Madrüga escreveu:E, morrendo, os chapéus somem? Quero mestrar isso.
Monge da Dungeon escreveu:Aparentemente não.
Enquanto existir o "portfólio" na existência automaticamente o Deus pode ser morto, ressucitado, deletado, reciclado e qualquer outra possibilidade imaginada que ele continua existindo. No seu exemplo o Deus Kobrecukacarekkah não desapareceria da existência.
O Kobrecukacarekkah seria destruído se todos os bonès, chapéus e afins fossem destruídos.
Pelo menos foi o que entendi.
Direto do panteão:
- Por seus crimes além do perdão, Kallyadranoch, eu o condeno ao esquecimento.
O silêncio imperou por alguns instantes, até ser cortado pela gargalhada afiada do deus ajoelhado.
- Ah, mas alguém irá se lembrar. É a lei. Tillian sempre saberá quem foi. As crias de Valkária um dia irão se esconder sob sua sombra, feitos passarinhos sob as asas da mãe. E quanto a mim, quem se lembrará de Kallyadranoch?
O deus da justiça permaneceu impassível.
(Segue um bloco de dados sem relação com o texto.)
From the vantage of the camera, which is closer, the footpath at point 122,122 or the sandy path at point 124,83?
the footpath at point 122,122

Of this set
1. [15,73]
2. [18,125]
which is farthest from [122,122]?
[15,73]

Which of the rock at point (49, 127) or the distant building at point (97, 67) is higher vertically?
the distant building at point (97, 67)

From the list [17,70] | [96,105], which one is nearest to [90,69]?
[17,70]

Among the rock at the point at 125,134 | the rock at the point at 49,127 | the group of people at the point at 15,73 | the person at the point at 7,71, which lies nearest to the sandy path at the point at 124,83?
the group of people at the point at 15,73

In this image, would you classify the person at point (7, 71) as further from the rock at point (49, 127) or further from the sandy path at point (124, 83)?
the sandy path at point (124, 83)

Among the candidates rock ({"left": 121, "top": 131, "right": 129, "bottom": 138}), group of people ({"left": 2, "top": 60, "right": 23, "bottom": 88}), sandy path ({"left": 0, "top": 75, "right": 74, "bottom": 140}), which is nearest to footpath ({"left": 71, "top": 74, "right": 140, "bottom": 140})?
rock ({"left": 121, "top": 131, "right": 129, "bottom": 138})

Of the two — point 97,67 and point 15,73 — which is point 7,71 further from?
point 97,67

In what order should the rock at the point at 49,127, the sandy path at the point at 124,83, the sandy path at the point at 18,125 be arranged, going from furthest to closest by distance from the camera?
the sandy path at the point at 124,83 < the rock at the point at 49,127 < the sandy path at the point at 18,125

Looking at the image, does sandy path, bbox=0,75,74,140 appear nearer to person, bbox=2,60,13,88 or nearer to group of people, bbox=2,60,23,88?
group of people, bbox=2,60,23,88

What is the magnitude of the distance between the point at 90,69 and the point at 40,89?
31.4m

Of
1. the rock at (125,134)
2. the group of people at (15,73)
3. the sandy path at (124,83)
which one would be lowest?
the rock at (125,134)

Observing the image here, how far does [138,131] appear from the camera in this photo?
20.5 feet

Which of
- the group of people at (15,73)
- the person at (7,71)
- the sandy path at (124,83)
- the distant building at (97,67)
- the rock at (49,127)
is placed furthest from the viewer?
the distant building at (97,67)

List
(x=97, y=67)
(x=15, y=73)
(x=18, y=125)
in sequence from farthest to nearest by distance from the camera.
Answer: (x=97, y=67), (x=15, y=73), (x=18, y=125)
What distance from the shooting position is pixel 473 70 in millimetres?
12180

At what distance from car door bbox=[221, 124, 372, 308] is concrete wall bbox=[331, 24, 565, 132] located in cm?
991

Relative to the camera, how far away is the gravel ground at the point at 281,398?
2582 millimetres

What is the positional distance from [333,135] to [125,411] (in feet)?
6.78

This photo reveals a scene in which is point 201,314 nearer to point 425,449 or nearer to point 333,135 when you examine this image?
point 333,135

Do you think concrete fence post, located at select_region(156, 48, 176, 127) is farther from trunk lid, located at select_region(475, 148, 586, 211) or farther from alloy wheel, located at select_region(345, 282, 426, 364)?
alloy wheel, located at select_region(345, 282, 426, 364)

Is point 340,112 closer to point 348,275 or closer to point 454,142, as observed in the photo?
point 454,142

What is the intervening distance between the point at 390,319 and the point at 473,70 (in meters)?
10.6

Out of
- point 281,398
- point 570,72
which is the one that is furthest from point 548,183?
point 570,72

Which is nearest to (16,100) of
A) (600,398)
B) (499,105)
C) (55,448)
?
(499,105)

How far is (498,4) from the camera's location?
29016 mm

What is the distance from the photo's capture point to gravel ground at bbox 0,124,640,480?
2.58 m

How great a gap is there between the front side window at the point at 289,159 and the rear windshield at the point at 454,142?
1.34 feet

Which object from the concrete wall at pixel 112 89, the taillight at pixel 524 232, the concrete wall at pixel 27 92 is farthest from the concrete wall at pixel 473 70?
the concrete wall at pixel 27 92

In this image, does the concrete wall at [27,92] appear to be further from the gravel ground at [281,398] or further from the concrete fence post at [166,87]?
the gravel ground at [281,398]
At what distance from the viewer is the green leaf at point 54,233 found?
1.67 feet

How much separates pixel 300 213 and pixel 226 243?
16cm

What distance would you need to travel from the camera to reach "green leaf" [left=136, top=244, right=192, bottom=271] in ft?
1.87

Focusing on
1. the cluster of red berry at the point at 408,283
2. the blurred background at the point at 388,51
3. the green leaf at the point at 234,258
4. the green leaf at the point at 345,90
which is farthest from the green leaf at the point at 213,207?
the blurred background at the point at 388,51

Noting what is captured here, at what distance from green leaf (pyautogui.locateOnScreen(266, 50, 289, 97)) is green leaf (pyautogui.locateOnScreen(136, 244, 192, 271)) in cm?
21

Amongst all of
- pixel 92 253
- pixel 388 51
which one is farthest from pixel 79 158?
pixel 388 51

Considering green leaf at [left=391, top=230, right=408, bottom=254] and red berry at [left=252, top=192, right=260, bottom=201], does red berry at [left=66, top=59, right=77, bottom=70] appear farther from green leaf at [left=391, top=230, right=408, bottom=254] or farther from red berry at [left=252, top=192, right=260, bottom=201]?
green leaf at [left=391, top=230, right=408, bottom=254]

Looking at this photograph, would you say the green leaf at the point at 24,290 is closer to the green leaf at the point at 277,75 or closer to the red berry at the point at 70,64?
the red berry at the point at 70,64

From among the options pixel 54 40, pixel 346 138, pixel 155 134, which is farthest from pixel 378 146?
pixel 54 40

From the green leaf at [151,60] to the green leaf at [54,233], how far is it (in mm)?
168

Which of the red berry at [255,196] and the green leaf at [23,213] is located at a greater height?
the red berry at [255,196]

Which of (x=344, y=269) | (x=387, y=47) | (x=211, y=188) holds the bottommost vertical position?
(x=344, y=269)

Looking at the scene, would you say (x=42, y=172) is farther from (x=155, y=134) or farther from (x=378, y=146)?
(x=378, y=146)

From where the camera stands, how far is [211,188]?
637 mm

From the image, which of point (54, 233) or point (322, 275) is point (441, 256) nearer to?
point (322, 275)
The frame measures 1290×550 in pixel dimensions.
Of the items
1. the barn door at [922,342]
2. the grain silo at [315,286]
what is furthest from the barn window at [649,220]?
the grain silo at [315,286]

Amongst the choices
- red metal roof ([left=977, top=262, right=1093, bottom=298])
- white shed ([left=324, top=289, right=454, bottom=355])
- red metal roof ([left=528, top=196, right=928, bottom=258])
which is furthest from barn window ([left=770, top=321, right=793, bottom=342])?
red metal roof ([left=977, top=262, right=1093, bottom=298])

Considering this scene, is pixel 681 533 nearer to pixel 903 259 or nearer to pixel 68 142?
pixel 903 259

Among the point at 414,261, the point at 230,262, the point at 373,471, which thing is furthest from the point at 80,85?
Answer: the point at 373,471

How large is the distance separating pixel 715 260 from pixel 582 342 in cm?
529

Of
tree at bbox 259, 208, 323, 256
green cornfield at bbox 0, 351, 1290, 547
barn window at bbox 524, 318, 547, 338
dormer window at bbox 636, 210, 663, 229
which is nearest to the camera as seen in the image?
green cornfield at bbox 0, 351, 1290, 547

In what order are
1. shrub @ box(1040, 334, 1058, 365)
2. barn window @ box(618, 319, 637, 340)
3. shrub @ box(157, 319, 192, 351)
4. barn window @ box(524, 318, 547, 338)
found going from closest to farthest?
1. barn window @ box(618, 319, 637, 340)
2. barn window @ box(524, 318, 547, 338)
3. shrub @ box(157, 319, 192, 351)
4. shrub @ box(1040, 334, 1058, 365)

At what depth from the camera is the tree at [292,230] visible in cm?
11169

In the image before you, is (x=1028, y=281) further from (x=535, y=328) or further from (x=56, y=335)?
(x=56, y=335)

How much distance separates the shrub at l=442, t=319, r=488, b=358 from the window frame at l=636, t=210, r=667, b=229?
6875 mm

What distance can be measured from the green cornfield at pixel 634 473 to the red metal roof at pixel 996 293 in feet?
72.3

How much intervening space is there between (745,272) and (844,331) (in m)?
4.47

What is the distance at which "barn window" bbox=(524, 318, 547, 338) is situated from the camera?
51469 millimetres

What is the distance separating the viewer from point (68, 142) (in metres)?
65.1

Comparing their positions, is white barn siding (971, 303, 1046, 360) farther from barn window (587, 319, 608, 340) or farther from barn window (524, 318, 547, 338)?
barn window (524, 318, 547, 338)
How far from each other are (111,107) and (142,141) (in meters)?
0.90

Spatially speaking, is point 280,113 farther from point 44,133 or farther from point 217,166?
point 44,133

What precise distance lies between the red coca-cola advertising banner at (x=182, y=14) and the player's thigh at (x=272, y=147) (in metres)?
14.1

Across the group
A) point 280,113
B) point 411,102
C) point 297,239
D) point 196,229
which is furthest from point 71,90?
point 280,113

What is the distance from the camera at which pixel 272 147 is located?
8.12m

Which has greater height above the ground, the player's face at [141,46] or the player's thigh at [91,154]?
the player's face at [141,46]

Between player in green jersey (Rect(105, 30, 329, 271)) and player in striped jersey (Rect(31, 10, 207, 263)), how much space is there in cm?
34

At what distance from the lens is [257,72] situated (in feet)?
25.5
As espada firme em suas mãos.
- Sempre seis dos meus filhos irão se lembrar, e carregarão meu legado. E enquanto pelo menos um deles viver, eu viverei. Nem você, nem qualquer um dos demais pode mudar isso. É a lei. Jamais se esqueça, Khalmyr."
É claro que não deu certo, lol.
Novamente, destruir um deus maior não anula seus feitos retroativamente. Apenas se tornam feitas por um "autor desconhecido". Nesse caso, assume-se que o Megalokk, deus dos monstros 'tomou' os dragões como se fossem seus filhos, mas é conjectura. Por isso que eu falei, o conceito de "morte divina" em Tormenta é literalmente "matar o cara, mas não anular o que ele fez, lol".
Por isso que eu citei Nobilis; os "flower rites" dos Excrucians são uma forma mais plausível (pra mim) da aniquilação completa de um portifólio, alterando a realidade e as percepções das pessoas via disseminação de falsidades ou mesmo pela corrupção da sua idéia.
Vou dar um exemplo bobo aqui:
Digamos que Keen queira que as pessoas parem de depender de magias de cura, dependendo apenas de suas habilidades naturais de recuperação. Ele "corrompe" o fluxo da energia positiva que flui em Arton após subjugar Lena (a deusa da Cura) e usar sua energia divina para esse propósito. Esse efeito começa em algum reino pequeno, e se extende gradualmente até cobrir toda Arton.
Qualquer magia de cura que seja conjurada nessa área fazem com que dolorosas pústulas cresçam na pessoa afetada pelas magias de cura; quanto mais poderosa a magia, maior o efeito; ser alvo de uma cura completa transformaria o local atingido numa massa de tumores e pus que infeccionam as feridas que a magia deveria curar, com efeitos quase sempre letais.
Acha que depois de alguns anos... não, MESES sob esse efeito, alguém se arriscaria numa magia de cura exceto em ultimo caso?
Um deus menor não é um conceito encarnado; ele é fortalecido
por uma idéia / conceito / portifólio menor e não
é essa idéia, portifólio ou conceito. Assim, se o Deus menor do comércio (Tibar) for morto, isso não significa que de repente o mundo perderá o conceito de compra, venda e lucro. Só vai perder um "ex-mortal" que usava estes conceitos como fonte de seu poder. Assim, matar o Deus dos Chapéus não destruiria todos os chapéus de Arton.
Só destruiria o chapeleiro louco de lá.
Gladius Dei escreveu:Ué, mas deuses menores não podem ascender ao status de deus maior? Comofas comofik ii'
Smaug escreveu:O lider do panteão sacode sua varinha e puff, as leis do universo não fazem sentido e o deus menor vira deus maior...
Espada. Enfim. Um Deus Menor só vira um maior quando há "vagas" no panteão. Mesmo destituído de seu reino e habilidades, Sszzaas
não perdeu sua vaga de deus maior. Já Tillian (que não foi julgado, e sim 'devorado' por Nimb) perdeu sua (termo bem vago aqui)
essência divina e Kallyadranoch, que foi "esquecido" abriram duas vagas: Ragnar e Hynnin entraram no lugar.
Esclareci algumas dúvidas?
No multiverso de Arton? Sim, são. Não tem nada que ninguém possa fazer pra mudar isso.
Russel escreveu:e mesmo assim eles levaram um sarrafo
Sim, levaram, por que Ragnar ascendeu a um posto divino maior que Glórienn devido a arrogância da raça em adorar a deusa. E Lin Wu é adorado num bairro e não caiu ainda.